Altar em casa de liderança da Terra Indígena Jaragupa, em São Paulo 12.jun.2023 – Rubens Cavallari/Folhapress

  • Iniciativa marca mudança de perspectiva sobre papel dos povos indígenas na crise climática
  • Prática reconhece povos originários como guardiões tradicionais do território

Txai Suruí

Coordenadora da Associação de Defesa Etnoambiental – Kanindé

A São Paulo Climate Week (SPCW) 2026 está prestes a escrever um capítulo inédito na história dos grandes eventos climáticos globais. Pela primeira vez, uma Climate Week terá sua abertura oficial em um território indígena, com a realização de um Land Acknowledgment e um Hub na Tekoa Yvy Porã, na Terra Indígena Jaraguá.

O Land Acknowledgment é uma prática formal, adotada em países como Austrália, Canadá, Nova Zelândia e Estados Unidos, que reconhece publicamente os povos originários como guardiões tradicionais do território onde um evento acontece.

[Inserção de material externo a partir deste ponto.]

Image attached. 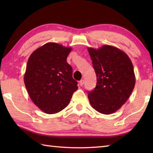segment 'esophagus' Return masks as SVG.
<instances>
[{
    "label": "esophagus",
    "instance_id": "obj_1",
    "mask_svg": "<svg viewBox=\"0 0 153 153\" xmlns=\"http://www.w3.org/2000/svg\"><path fill=\"white\" fill-rule=\"evenodd\" d=\"M83 84H84V80H83V79L80 80V82H79V85H80V86H83Z\"/></svg>",
    "mask_w": 153,
    "mask_h": 153
}]
</instances>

É um ato que simboliza respeito, memória, responsabilidade e o compromisso com uma relação mais justa entre a sociedade e os povos indígenas. Mas o que torna a iniciativa da SPCW verdadeiramente revolucionária é o lugar onde ela acontece. Não se trata de um reconhecimento feito em um auditório ou centro de convenções. Trata-se de levar o reconhecimento até o território, de sentar no chão onde os Guarani Mbya vivem e resistem há séculos, e ouvir de sua própria voz, o que significa ser guardião da terra.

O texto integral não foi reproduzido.